▸ WHAT THE TASK REQUIRES: Continue the news report on Maryland's malpractice arbitration ruling from the point where it stops.

▸ PASSAGE:
======
A Maryland plan to solve the problem of medical malpractice insurance by funneling malpractice cases through state-run arbitration got the go-ahead yesterday from the Maryland Court of Appeals.

The 1976 law creating the system had been declared unconstitutional in June 1977 by a Baltimore city judge, whose ruling stopped implementation of the arbitration plan. Yesterday's high court decision reversed that ruling.

It was designed by the legislature to reduce the cost of medical malpractice claims, and thus decrease the soaring cost of liability insurance for doctors. Legislators acted one year after Maryland became the victim of a national malpractice crisis when the state's major insurer of physicians declared it would no longer write medical liability coverage in Maryland.

The arbitration system, which now can begin functioning, requires that medical malpractice claims go through a nonjudicial arbitration panel before they can be heard in court.

"We have all the machinery set up, and we're ready to receive claims," Ronald Schreiber, director of the office that will run the system, said Wednesday.

Under the law, patients or their survivors making malpractice claims must first go through a hearing before a three-member administrative panel, composed of one lawyer, one layman and one health care provider.

If the claimant or the doctor disagrees with the panel's decision, it could be appealed to a regular court and heard by either a judge or jury.

In 1977, Balitmore Judge Martin B. Greefeld said that the additional burden of going through arbitration before reaching the court was lengthy and costly. "These impediments deny a claimant reasonable access to the court and the attendant constitutional right to trial by jury," Greenfeld ruled.

The lawyer for those challenging the statute had argued that the system creates an extra layer of expense and time-consuming procedure for those who believe they have been wronged by a doctor and are seeking a remedy. He argued that it would create special hardship for indigent claimants and could discourage many from filing a claim, or appealing a ruling they believe is unjust.

The Court of Appeals rejected this reasoning, stating that the law "cannot be invalidated simply because it makes access to the courts more expensive."

The judges also reversed Greenfeld in his ruling that the arbitration panel was granted powers that only the courts should have, and therefore violated state and federal doctrines of separation of power.

To that, the judges stated simply that the arbitration panel "is not an administrative agency in the traditional sense." They ruled that because the decision of the panel is not binding and can be appealed, the panel exercises "no portion of the judicial power of this state in the constitutional sense."
======
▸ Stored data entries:

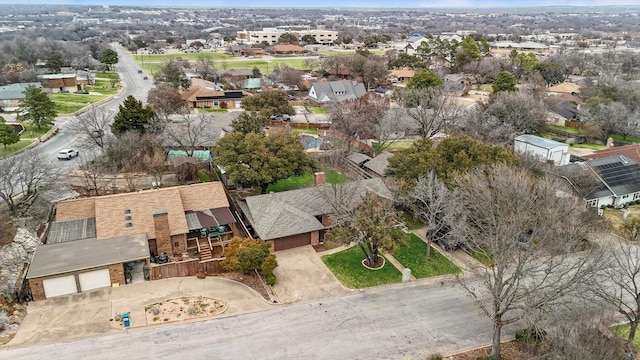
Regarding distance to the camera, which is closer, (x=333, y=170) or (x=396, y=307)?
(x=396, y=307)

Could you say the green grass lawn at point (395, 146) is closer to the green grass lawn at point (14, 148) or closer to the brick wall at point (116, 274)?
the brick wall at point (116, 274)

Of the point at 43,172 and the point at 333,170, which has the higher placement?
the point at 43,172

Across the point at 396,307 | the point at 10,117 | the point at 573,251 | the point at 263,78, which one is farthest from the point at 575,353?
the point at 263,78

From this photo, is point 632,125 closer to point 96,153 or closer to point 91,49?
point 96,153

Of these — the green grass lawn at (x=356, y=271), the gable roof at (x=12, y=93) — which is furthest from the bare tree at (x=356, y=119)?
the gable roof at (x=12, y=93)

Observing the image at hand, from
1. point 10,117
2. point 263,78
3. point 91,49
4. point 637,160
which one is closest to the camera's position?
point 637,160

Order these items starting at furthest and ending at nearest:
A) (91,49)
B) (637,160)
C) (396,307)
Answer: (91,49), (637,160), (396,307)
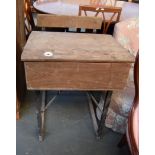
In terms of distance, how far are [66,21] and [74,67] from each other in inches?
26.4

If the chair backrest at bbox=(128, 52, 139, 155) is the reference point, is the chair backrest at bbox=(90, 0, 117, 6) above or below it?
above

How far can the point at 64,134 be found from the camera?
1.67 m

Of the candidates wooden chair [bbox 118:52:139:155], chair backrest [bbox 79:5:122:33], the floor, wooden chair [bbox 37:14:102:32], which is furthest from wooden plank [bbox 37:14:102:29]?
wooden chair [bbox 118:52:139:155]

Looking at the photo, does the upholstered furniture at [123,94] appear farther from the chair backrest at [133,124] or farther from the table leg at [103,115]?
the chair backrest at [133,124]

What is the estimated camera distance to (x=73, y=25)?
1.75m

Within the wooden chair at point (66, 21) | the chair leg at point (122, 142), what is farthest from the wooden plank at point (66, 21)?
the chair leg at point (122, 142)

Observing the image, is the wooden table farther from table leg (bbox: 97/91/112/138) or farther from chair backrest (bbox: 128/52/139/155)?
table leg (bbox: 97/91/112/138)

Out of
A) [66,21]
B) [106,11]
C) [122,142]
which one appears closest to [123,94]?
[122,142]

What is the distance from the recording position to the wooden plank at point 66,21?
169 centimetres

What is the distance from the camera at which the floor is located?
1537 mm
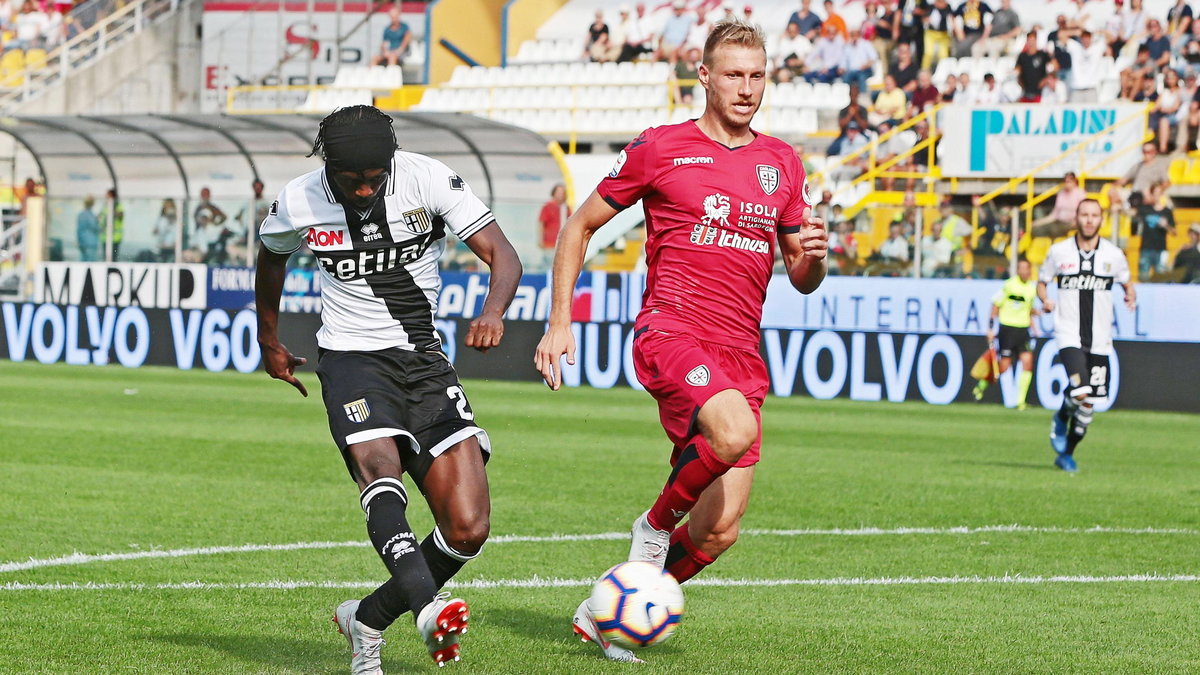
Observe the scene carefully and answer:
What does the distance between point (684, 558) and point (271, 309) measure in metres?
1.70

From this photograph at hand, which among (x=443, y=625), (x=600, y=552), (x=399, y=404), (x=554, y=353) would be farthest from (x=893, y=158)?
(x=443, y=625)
======
▸ RESPONSE AREA:
The constitutionality of the system was challenged by James and Sheila Johnson, of Baltimore, who charged in a suit that their 15-year-old daughter , Teresa, died because of medical malpractice.

Their lawyer, Marvin Ellin, of Baltimore, said he will attempt to take the case to the U.S. Supreme Court. After learning of the ruling Wednesday, he maintained that certain provisions of the law "are destructive and prejudicial" to patients filing malpractice claims because of "the barriers" it places between the patients and the courts.

The legislation creating the arbitration system was spurred by a medical malpractice insurance crisis that hit Maryland in 1974 when St. Paul Fire and Marine Insurance Co., the state's major insurer of doctors, declared it would no longer write coverage for Maryland doctors.

The state's medical society, the Medical and Chirurgical Faculty of Maryland then formed its own insurance company, a firm paid for by a levy on physicians under state law.

However, the Court of Appeals noted in its ruling, the malpractice insurance market in Maryland remained in a "precarious" state.

The legislature's announced purpose in enacting the arbitration law, the court noted, was to "reduce the cost of medical malpractice claims, thus reducing the cost of libability insurance and stabilizing the market."

Several other states, in attempting to deal with the malpractice insurance problem, have createdsimilar arbitration systems, according to Deputy Attorney General George A. Nilson.

In some of those states the laws have been challenged and declared unconstitutional, while in others they have survived court tests, Nilson said.